I felt too much, I was weak.
I feel too much, I will fail.
I felt too much, I lost control.
I felt too much, what was I thinking?
I wasn’t thinking.
I feel too much.
Emotions – much like blood, they get to our heads. Usually we take them for granted. We adapt to the sensations, and go on living… breathing.
Until we get punctured. And like sharp pins, they push against our flesh, making us bleed. We try to stop the bleed, but we can’t find it. It is invisible.
Yet so palpable…
So like ER doctors, we desperately stitch up what we can as quickly as we can. We throw away the scalpels, and hide our scars under our sleeves.
The moment after the trauma, numbness starts to kick in. It has to. After all, we sutured ourselves without any anesthesia. We need as much natural desensitization as we can get.
We are now ready, stoic. We can go out into the world again, we stopped the bleeding. We will be fine… right?
No. Not right. We are not trained ER doctors, we do not know how to suture. We are now at high risk of infection, and those around us risk contagion. And what’s worse, whenever we are touched, our wounds get re-traumatized, because they weren’t patched up well enough.
The truth is, emotions are not to be contained under sutures as if they were unstoppable bleeds. Emotions are to be felt like the wind.
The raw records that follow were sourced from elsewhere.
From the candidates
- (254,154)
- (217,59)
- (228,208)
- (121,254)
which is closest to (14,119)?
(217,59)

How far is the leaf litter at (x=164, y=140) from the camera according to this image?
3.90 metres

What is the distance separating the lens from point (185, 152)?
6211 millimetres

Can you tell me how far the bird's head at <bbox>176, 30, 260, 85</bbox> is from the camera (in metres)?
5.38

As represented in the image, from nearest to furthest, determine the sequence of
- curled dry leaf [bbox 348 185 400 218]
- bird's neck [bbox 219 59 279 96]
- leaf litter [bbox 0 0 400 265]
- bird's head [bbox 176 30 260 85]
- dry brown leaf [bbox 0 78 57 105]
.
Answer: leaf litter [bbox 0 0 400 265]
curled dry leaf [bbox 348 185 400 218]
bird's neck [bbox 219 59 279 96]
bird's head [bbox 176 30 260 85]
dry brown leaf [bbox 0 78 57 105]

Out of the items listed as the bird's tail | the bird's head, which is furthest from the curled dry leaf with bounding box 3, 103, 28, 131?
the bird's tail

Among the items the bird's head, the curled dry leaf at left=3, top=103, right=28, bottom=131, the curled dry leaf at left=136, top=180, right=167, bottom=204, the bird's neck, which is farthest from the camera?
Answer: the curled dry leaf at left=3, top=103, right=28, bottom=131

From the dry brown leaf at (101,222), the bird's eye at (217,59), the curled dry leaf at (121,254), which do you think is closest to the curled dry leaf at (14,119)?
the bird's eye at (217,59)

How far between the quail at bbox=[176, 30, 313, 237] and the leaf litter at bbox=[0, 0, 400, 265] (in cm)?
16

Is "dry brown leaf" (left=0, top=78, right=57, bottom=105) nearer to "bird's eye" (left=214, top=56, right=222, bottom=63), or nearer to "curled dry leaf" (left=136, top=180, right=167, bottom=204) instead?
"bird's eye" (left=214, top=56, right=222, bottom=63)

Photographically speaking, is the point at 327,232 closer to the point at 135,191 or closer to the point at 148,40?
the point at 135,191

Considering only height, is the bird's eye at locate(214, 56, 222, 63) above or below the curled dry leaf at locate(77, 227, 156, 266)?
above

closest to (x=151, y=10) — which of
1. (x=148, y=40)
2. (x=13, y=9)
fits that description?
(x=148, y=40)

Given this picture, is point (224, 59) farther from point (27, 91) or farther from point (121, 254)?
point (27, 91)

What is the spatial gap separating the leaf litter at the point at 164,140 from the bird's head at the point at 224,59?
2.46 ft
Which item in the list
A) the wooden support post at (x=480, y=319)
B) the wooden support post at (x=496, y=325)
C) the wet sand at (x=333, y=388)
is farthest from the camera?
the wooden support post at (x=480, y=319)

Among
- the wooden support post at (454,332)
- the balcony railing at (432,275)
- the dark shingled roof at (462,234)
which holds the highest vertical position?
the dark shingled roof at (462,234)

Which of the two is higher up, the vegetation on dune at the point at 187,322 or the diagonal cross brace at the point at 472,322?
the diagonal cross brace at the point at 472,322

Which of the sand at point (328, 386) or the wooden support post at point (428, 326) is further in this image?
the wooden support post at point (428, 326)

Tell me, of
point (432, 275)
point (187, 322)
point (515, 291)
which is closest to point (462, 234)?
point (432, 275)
We are to use our senses to feel it all… with patience, and as patients.
In the midsts of the pain, we must stand still. As we stand holding on to our fragility, we realize the wind can’t kill us, it moves through us. We may be shifted, but slowly, our wounds get filled with fresh air and there is no need for sutures.
After all, we are not patients fighting to live. We are living patients learning how to feel. We can choose to numb ourselves, and risk living as coma patients. Feeling the bare minimum, simply surviving. Or, we can choose to let the winds move through us. Some winds may be stronger than others, but if we allow ourselves to feel them, we will finally realize that- unlike bad sutures, they can’t infect us to death.